Immunological assessment of the GFAO_Score
The IPS score was used to evaluate the potential treatment outcomes of immunotherapy. Patients with higher IPS values received better responses to immunotherapy with CTLA-4 monoclonal antibody or PD-1 monoclonal antibody. The results showed a tendency for patients with higher IPS to obtain lower GFAO_Score (Figure 4A).
The TIDE score was applied as a predictor of treatment outcomes after immune checkpoint blockade was used. There was a higher proportion of patients possessing lower response rates to the immunotherapy in the high GFAO_Score group (Figure 4B). The violin plots revealed that the TIDE scores, exclusion scores, and dysfunction scores in the low GFAO_Score group were lower than that in the high GFAO_Score group, which meant that patients with high GFAO_Scores might tend to expose to the immune escape and worse response to immune checkpoint therapies (Figure 4C-4E).
Analysis of adjuvant therapies and drug sensitivity
In order to evaluate the value of the GFAO_Score in integrated anti-tumor therapy, 233 and 133 patients with CRC from GSE39582 and GSE63216 were collected for survival analysis respectively. The results illustrated that in GSE39582, patients with lower GFAO_Scores would prefer a better prognosis in adjuvant chemotherapy (Figure 5A). Besides, patients with low GFAO_Score tended to possess longer survival time receiving capecitabine, oxaliplatin, and bevacizumab treatments in GSE63216 (Figure 5B). In order to evaluate the predictive performance in other tumors, we also assessed the GFAO_Score of 348 patients with bladder cancer in the IMvigor210 cohort. Patients with low GFAO_Score had better survival outcomes, whereas those with high GFAO_Score presented the opposite results in K-M analysis (Figure 5C).
In addition, we calculated the IC50 (50% inhibition concentration) of 198 medications from GDSC for high and low GFAO_Score groups in the training cohort.

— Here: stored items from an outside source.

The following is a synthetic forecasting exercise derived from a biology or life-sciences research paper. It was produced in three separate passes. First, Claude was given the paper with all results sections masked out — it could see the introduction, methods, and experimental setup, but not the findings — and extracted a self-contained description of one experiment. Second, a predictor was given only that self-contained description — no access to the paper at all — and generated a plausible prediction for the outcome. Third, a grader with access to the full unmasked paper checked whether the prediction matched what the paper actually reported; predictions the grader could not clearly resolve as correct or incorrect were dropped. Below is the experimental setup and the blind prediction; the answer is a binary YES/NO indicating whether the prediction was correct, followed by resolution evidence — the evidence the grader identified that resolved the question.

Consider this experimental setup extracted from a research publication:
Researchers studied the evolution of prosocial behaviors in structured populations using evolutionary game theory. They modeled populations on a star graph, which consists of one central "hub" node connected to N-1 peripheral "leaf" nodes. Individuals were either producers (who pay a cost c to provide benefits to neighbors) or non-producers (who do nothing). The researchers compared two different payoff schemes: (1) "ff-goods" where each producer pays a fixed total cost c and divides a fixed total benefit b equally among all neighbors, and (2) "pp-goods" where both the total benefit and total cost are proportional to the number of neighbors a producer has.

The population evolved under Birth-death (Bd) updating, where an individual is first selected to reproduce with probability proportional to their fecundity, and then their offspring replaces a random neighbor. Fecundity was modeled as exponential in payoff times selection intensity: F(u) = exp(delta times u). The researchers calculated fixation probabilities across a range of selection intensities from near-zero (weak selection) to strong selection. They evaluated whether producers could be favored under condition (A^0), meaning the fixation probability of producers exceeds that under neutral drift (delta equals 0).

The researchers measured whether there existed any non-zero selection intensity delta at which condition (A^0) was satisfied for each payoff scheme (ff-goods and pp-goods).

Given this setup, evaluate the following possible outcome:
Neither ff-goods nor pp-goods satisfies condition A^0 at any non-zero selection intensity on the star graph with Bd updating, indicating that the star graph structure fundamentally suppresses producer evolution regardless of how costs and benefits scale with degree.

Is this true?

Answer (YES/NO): NO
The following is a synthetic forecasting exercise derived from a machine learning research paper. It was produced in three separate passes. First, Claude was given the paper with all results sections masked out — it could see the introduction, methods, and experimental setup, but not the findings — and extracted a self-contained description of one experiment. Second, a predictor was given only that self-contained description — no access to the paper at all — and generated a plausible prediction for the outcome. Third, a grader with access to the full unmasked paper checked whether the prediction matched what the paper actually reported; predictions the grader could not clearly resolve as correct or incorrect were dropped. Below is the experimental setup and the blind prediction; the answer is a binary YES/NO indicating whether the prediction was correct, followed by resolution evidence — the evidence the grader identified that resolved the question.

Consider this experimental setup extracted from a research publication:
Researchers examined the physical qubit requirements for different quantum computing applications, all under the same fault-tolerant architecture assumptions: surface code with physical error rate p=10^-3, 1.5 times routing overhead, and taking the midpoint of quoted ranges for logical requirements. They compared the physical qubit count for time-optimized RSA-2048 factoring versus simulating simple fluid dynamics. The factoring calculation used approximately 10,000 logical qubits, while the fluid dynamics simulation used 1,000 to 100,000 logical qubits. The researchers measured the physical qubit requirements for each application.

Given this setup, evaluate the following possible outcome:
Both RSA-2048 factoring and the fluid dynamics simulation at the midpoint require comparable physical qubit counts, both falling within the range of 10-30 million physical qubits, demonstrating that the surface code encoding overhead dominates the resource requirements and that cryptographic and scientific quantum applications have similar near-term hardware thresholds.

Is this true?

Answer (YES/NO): NO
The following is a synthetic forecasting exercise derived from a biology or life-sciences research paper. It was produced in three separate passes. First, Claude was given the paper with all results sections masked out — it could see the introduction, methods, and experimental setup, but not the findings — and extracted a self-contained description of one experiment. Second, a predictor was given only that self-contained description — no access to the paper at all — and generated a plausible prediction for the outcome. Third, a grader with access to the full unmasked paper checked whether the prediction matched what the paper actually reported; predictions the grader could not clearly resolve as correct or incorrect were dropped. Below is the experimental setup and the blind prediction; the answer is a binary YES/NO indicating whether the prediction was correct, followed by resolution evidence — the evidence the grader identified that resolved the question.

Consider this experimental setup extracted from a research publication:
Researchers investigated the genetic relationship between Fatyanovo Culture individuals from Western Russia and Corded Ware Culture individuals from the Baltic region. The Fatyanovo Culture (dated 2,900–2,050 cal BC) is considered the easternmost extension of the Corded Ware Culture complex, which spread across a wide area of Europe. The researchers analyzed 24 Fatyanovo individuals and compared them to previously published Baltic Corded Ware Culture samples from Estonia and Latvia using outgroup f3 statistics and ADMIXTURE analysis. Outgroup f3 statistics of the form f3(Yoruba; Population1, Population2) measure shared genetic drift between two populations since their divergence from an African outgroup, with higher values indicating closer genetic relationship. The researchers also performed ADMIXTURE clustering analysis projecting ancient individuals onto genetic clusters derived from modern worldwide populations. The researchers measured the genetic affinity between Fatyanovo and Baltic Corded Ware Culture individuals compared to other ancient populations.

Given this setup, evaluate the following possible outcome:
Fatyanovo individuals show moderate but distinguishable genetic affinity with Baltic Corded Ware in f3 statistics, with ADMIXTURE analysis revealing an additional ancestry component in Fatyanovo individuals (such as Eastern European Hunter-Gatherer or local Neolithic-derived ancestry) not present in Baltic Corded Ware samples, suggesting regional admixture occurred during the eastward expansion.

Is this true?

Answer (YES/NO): NO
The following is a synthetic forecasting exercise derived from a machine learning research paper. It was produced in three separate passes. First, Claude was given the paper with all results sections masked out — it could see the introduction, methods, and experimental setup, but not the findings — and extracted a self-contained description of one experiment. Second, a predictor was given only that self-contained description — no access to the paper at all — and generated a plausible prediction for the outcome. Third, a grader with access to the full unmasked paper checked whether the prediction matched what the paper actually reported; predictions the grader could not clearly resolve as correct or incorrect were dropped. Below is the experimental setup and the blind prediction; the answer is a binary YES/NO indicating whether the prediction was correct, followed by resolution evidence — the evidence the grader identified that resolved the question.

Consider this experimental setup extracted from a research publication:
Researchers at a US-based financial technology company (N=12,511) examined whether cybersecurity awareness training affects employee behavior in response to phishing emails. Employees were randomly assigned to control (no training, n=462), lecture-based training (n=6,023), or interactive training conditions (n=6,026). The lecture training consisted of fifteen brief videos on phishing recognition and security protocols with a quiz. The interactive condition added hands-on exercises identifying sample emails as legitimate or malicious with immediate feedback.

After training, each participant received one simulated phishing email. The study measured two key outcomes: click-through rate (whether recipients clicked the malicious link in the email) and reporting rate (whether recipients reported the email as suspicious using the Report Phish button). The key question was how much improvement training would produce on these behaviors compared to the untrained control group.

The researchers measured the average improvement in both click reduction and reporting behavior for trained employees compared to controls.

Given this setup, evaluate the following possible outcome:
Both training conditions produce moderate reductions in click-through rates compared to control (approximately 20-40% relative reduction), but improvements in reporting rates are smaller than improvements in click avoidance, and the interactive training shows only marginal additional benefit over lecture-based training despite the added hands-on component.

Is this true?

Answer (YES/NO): NO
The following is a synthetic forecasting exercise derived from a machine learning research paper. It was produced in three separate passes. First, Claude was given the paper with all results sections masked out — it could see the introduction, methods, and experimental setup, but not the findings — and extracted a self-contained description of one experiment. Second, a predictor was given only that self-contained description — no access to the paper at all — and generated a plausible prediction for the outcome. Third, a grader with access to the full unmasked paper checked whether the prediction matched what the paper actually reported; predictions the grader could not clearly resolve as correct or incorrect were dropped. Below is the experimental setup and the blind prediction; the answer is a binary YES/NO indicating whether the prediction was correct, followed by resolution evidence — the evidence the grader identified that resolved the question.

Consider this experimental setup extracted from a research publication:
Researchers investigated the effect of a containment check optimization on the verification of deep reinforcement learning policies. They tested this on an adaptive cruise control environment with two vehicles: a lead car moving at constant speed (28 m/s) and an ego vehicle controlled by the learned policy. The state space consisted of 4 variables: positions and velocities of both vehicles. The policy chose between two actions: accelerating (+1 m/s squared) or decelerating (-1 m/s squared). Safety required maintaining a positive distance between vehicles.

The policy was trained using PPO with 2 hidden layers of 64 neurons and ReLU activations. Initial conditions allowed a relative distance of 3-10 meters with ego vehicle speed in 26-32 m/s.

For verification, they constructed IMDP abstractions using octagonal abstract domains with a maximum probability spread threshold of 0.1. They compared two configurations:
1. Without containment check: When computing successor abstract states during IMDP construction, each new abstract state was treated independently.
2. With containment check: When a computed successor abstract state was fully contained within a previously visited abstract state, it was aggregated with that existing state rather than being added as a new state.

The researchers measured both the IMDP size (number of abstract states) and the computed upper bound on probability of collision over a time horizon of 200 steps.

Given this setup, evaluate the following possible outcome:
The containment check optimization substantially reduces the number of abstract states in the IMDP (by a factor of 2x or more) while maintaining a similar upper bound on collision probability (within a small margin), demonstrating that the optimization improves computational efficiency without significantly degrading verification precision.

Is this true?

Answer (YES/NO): NO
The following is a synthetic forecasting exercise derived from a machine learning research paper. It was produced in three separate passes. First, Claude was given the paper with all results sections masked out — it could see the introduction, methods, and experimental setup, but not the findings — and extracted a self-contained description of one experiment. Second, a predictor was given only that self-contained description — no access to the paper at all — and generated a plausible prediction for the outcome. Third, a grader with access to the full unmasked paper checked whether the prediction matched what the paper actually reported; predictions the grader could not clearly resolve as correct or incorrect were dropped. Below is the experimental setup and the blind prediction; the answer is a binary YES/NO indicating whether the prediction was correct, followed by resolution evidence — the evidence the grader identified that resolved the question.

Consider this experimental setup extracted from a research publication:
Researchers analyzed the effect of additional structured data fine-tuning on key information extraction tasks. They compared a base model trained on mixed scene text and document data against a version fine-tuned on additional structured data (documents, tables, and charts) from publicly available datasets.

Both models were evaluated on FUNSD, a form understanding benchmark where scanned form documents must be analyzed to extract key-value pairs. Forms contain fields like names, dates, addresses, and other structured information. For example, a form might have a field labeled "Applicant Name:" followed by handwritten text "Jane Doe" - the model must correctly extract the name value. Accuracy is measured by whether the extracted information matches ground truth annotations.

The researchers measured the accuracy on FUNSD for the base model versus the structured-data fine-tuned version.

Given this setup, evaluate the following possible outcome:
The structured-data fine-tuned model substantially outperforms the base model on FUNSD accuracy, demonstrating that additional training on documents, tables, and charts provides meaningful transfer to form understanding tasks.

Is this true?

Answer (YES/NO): YES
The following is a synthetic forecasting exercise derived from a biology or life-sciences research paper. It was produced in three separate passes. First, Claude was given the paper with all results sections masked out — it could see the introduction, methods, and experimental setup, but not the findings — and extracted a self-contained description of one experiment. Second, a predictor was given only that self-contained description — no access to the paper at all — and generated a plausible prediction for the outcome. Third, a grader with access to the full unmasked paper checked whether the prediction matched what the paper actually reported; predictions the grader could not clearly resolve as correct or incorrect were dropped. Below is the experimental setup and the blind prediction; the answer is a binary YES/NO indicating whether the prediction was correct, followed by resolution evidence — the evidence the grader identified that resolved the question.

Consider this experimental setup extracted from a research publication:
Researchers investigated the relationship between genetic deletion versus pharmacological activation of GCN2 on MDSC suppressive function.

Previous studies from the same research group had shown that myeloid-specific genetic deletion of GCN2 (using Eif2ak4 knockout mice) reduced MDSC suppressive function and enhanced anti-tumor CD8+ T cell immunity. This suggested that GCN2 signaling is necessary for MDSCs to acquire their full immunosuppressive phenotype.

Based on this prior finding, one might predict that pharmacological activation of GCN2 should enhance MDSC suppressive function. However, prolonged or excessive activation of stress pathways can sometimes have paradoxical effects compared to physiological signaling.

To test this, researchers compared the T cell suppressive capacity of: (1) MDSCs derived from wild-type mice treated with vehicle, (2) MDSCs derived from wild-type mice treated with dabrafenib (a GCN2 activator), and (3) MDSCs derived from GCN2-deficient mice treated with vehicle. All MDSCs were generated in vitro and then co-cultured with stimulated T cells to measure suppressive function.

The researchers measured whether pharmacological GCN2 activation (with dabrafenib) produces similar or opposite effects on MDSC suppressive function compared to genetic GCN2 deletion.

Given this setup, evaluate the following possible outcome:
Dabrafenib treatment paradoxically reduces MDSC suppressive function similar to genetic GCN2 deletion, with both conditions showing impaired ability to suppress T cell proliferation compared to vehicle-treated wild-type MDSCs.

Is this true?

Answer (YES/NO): YES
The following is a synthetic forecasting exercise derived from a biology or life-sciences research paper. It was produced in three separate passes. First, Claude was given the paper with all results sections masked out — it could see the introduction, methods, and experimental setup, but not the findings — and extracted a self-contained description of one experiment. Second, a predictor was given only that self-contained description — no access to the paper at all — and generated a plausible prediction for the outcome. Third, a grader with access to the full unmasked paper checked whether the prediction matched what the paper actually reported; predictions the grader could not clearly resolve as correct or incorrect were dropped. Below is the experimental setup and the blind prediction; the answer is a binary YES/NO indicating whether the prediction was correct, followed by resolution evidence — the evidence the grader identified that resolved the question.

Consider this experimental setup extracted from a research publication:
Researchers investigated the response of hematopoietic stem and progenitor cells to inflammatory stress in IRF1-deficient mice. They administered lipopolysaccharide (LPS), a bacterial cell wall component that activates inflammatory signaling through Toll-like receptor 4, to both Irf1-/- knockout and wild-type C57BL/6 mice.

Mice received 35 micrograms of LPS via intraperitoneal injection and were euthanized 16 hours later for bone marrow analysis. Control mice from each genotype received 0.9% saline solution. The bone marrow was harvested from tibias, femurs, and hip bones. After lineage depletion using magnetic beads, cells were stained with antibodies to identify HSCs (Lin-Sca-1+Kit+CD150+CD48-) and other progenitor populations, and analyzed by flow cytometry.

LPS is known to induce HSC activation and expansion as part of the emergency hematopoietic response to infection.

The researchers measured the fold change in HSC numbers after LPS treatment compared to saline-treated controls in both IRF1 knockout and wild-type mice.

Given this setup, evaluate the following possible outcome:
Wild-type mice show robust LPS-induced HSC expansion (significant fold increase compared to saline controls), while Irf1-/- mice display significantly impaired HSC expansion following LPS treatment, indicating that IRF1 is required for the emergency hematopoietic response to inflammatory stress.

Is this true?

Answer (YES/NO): NO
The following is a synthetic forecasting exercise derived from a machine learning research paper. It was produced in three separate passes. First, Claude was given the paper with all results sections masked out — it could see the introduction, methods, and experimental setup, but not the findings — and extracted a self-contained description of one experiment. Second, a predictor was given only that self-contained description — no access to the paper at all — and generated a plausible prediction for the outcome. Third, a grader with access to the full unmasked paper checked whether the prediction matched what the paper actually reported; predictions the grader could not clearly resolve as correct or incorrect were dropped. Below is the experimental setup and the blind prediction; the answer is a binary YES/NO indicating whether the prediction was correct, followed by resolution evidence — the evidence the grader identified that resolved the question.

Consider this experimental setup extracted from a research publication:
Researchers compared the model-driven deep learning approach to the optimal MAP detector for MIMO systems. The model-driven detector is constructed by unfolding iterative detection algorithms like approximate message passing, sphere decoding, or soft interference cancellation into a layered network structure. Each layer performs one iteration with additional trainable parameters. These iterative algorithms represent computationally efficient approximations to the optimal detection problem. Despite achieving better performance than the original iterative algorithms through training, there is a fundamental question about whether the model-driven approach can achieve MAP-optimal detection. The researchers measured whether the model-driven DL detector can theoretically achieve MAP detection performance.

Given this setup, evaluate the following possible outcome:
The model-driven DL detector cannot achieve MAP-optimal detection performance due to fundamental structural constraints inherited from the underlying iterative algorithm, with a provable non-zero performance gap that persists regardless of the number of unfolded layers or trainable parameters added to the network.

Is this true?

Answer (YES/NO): NO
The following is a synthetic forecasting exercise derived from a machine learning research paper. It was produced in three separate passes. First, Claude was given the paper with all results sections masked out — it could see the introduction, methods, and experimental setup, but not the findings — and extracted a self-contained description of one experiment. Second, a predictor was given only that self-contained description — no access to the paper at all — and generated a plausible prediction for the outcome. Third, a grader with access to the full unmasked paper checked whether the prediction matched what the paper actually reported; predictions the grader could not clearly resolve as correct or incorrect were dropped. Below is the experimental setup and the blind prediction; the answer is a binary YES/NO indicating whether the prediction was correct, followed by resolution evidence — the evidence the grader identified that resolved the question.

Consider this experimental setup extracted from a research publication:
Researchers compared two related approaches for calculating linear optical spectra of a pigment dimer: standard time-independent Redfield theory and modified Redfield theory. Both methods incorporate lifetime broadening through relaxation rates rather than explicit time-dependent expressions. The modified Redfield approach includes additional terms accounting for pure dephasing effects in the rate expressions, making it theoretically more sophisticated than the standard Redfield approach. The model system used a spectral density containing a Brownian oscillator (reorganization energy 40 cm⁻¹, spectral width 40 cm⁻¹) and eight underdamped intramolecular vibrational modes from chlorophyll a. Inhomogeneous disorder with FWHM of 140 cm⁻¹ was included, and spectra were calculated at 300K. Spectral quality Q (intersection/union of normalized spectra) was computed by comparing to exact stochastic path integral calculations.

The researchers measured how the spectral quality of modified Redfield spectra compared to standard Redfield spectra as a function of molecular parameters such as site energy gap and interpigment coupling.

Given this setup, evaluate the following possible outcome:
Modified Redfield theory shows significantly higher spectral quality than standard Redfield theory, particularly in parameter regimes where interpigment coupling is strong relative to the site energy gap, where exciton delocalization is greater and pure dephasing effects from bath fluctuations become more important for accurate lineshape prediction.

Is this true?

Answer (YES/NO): NO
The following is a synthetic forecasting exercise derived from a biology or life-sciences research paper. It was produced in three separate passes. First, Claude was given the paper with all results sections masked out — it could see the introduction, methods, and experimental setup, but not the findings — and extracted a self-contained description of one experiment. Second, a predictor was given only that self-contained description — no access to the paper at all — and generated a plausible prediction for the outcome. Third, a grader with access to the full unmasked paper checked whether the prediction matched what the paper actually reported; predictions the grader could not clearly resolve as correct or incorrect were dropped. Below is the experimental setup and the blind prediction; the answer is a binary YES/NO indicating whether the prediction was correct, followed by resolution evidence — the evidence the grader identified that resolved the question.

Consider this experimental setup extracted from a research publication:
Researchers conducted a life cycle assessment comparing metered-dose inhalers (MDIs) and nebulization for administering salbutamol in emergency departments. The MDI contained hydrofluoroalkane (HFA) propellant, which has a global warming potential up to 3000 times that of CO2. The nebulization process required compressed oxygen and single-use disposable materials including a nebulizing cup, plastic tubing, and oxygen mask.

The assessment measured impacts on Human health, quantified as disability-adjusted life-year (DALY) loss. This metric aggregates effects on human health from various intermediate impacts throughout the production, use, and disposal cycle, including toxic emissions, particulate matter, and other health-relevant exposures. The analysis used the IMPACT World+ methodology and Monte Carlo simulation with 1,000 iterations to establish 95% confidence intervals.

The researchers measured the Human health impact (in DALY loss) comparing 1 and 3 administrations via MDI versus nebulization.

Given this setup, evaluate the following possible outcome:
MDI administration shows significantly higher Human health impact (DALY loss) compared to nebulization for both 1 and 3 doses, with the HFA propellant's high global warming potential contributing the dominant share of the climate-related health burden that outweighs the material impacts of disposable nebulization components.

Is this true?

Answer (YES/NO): NO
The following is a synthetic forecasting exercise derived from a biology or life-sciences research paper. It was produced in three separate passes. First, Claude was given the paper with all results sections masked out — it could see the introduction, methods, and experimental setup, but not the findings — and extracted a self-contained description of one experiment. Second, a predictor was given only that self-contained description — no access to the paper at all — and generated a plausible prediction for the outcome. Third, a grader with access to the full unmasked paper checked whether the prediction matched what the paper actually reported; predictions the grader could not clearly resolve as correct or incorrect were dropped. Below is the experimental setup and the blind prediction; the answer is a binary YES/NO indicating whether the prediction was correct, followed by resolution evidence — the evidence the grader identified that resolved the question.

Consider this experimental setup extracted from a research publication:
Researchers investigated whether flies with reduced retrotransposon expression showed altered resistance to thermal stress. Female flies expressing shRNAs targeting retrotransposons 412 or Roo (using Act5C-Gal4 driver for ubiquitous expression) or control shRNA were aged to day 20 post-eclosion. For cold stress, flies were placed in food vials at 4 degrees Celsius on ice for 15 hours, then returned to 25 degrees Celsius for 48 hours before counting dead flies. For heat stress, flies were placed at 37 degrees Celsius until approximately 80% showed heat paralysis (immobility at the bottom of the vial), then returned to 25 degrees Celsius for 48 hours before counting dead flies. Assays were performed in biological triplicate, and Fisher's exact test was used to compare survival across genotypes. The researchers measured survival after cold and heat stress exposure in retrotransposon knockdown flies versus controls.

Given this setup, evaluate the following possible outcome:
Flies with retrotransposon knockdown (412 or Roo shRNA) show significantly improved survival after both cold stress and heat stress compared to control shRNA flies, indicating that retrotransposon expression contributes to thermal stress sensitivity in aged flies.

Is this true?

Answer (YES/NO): NO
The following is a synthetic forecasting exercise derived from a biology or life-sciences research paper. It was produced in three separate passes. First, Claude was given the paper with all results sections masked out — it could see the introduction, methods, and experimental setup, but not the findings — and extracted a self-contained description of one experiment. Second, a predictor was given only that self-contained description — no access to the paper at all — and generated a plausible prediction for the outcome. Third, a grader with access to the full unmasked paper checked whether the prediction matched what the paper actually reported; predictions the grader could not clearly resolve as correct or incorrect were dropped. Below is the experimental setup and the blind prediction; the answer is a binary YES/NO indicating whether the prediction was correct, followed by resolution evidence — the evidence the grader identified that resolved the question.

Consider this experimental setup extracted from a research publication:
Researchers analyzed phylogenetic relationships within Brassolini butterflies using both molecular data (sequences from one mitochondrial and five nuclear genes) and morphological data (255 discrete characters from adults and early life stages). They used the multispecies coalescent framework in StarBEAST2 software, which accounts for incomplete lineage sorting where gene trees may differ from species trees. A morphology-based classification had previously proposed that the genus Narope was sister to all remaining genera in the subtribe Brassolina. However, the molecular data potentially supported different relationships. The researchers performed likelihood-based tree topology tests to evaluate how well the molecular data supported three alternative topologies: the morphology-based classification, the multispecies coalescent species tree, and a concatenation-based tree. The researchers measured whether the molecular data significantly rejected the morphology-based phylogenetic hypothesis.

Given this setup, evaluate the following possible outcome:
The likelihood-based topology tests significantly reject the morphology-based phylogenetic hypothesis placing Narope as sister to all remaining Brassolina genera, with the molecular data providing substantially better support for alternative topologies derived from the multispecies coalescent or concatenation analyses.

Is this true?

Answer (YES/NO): YES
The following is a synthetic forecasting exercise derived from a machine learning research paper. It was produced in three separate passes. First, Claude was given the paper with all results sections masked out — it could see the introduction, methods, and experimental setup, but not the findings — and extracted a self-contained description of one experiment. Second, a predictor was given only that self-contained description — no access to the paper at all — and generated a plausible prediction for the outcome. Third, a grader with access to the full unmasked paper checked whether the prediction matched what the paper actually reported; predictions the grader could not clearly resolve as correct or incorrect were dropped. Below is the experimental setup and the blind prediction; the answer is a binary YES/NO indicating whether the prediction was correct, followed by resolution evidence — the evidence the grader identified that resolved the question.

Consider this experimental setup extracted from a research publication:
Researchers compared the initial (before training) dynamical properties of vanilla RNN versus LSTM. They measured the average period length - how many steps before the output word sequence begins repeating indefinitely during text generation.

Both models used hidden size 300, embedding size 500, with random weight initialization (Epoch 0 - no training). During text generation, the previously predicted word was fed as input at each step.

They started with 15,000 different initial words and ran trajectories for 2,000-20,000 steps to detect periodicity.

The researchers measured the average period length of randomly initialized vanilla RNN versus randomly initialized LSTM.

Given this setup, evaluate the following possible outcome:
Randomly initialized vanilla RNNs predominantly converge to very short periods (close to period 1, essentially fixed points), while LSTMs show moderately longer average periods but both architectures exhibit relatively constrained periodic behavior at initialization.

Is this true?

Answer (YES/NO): NO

Filtering the abnormalities, six widely applied chemotherapy drugs are shown in Figure 5D, including 5-fluorouracil, irinotecan, oxaliplatin, cisplatin, paclitaxel, and camptothecin in the low GFAO_Score group had significantly lower IC50 values than those in the high GFAO_Score group, which revealed that patients with lower GFAO_Score might benefit from chemotherapy. Inhibitors of tumor activation pathways were further explored to identify the differences between the two subgroups. Screening for target drugs, we analyzed the IC50 and found the lower values of sorafenib (the anti-VEGFR drug), lapatinib (the anti-EGFR/HER2 drug), dabrafenib (the anti-BRAF drug), gefitinib (the EGFR-TKI drug) in the low GFAO_Score group (Figure 5D), indicating the preferable vital status in patients in target therapy.
Discussion
The incidence of CRC in younger adults has increased in recent years (1). Inconclusive conventional approaches may lead to inappropriate prescription-making and surveillance (20). Personalized assessment approaches exhibited various survival outcomes in CRC. With an in-depth understanding of the complexity of tumors, it was found that metabolic reprogramming is an important marker of tumors. In recent years, the change in energy metabolism is generally regarded as an important sign of cancer occurrence, development, and treatment resistance, in which the imbalance of lipid metabolism has been proven to be an important feature of tumor cell metabolism (19).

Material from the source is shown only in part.